_Written task_
Write out the debt collection compliance excerpt word for word, in full.

_Extract provided_
--- Start ---

WHAT THIS MEANS, FROM AYLIX JENSEN OF MOSS & BARNETT: It doesn’t come as a surprise that the FCC intends to include the use of artificial intelligence (“AI”) in the TCPA definition for “artificial voice.” Despite concerns from the Attorneys General regarding the new technology being “used as a loophole to barrage consumers with illegal calls,” the TCPA specifically prohibits calls using “artificial or prerecorded voices” (without prior express consent) and AI calls involve prerecorded and/or artificial voice elements. Nonetheless, this serves as reminder to ensure compliance with federal and state regulations when automating outbound collection calls with voice AI. Afterall, if it draws that much attention from the Attorneys General, it should be at the forefront of any compliance checklist.
Judge Denies Competing Summary Judgment Motions in FCRA Case Over Dispute Investigation
A District Court judge in Nevada has denied competing motions for summary judgment from both the plaintiff and the defendant in a Fair Credit Reporting Act case related to whether the investigation conducted by the defendant was adequate or not after the plaintiff disputed the debt. More details here.

--- End ---

_Supplied entries_
--- Start ---

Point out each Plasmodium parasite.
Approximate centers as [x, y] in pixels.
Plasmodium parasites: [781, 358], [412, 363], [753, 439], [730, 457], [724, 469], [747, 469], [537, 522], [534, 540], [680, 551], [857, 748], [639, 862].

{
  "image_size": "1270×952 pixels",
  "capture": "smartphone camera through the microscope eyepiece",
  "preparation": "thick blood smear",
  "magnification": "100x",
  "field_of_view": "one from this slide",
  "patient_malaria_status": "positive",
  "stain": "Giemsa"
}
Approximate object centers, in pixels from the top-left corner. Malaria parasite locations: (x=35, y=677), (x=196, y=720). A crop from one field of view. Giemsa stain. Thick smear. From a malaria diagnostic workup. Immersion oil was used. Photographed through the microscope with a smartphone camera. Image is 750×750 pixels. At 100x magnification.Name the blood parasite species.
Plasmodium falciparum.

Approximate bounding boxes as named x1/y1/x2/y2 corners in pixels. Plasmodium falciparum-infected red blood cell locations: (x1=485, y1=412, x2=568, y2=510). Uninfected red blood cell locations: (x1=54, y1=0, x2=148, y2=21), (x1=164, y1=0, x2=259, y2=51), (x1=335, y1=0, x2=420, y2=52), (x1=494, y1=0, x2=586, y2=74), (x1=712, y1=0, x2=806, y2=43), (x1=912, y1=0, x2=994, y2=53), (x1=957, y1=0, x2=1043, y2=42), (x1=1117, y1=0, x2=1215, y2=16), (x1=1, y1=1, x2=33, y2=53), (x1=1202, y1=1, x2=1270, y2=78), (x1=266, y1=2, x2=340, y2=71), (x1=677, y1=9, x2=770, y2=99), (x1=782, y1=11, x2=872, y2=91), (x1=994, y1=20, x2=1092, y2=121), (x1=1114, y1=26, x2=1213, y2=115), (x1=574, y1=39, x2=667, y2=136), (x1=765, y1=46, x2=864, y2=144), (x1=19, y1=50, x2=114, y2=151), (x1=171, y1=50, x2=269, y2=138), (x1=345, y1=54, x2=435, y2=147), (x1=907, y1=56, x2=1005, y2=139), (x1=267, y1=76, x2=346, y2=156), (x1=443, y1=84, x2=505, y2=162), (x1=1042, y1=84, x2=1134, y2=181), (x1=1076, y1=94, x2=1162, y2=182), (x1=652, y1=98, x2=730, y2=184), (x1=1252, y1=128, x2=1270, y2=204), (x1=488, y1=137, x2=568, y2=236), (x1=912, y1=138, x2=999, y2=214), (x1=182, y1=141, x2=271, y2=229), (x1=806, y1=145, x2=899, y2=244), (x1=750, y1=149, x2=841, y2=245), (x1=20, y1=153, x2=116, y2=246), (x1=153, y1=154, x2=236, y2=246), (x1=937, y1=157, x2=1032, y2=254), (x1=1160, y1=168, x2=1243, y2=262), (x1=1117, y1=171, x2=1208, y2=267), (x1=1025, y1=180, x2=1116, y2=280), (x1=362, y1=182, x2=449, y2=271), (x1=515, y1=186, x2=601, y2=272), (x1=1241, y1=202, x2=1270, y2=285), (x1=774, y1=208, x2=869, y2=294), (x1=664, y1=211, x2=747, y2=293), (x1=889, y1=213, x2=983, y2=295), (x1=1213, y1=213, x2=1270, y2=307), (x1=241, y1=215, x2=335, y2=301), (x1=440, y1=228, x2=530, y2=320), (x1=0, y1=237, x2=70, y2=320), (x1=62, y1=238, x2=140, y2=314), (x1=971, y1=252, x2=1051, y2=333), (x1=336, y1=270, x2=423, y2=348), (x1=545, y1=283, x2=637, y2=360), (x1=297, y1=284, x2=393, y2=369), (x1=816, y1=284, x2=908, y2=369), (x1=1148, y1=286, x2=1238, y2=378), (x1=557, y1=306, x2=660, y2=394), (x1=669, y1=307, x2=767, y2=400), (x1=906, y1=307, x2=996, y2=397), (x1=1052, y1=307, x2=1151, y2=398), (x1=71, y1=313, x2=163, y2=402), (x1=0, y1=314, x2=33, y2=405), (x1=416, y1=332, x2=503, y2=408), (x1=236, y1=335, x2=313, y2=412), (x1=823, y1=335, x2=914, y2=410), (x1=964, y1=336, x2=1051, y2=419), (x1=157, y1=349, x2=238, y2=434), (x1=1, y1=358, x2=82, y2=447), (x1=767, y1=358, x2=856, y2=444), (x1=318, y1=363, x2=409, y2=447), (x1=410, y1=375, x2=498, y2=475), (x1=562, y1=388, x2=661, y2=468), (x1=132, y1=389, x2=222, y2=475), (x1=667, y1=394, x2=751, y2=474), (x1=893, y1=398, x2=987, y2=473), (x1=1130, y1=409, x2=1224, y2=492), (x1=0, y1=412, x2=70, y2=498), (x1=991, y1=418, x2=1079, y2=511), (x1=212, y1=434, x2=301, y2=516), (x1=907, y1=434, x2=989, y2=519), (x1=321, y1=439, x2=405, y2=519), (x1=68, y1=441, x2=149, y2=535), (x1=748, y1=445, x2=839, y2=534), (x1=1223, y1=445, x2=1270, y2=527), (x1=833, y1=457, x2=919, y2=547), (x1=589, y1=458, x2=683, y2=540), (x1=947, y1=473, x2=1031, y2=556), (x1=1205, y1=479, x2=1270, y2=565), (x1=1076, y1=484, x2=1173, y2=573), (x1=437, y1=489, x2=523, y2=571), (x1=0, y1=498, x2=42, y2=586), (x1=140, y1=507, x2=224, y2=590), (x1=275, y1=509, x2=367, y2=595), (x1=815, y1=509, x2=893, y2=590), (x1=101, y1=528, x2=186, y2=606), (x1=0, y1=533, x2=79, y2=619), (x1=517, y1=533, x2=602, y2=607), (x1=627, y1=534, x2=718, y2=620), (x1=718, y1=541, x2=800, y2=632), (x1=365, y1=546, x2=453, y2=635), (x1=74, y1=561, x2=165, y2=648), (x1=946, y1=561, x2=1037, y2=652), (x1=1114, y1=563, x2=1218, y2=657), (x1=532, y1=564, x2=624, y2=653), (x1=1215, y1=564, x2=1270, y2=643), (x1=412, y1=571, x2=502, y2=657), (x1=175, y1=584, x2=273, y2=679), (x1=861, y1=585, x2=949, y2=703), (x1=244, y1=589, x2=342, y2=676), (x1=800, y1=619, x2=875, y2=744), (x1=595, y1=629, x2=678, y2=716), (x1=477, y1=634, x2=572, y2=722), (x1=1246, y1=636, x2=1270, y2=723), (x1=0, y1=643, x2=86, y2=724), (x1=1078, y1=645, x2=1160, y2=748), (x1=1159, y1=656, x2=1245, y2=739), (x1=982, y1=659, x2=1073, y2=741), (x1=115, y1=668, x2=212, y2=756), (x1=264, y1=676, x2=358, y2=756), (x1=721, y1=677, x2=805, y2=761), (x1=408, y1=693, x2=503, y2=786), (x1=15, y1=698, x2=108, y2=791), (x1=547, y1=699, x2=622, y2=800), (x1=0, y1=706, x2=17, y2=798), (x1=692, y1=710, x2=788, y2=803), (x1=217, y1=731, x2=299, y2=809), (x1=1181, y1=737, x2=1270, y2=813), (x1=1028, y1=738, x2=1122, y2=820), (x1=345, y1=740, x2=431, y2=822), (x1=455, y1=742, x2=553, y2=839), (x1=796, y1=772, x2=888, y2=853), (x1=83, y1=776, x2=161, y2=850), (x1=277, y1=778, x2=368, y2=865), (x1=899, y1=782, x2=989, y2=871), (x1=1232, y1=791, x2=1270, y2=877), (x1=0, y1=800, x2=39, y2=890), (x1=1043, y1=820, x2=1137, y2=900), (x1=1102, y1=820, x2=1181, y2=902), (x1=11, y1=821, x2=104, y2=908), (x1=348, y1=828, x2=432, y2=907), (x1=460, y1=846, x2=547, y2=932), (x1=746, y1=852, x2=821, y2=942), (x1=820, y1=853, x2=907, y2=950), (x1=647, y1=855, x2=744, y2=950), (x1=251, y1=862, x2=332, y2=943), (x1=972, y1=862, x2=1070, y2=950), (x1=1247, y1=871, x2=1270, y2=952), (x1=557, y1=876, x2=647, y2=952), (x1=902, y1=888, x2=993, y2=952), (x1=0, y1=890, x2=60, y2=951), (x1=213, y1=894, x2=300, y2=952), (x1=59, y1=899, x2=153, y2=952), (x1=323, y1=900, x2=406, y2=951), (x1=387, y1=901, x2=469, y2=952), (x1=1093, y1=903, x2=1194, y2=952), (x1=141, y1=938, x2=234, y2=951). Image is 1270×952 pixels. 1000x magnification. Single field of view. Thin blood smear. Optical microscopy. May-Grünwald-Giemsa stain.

--- End ---

_Answer for the task_
WHAT THIS MEANS, FROM AYLIX JENSEN OF MOSS & BARNETT: It doesn’t come as a surprise that the FCC intends to include the use of artificial intelligence (“AI”) in the TCPA definition for “artificial voice.” Despite concerns from the Attorneys General regarding the new technology being “used as a loophole to barrage consumers with illegal calls,” the TCPA specifically prohibits calls using “artificial or prerecorded voices” (without prior express consent) and AI calls involve prerecorded and/or artificial voice elements. Nonetheless, this serves as reminder to ensure compliance with federal and state regulations when automating outbound collection calls with voice AI. Afterall, if it draws that much attention from the Attorneys General, it should be at the forefront of any compliance checklist.
Judge Denies Competing Summary Judgment Motions in FCRA Case Over Dispute Investigation
A District Court judge in Nevada has denied competing motions for summary judgment from both the plaintiff and the defendant in a Fair Credit Reporting Act case related to whether the investigation conducted by the defendant was adequate or not after the plaintiff disputed the debt. More details here.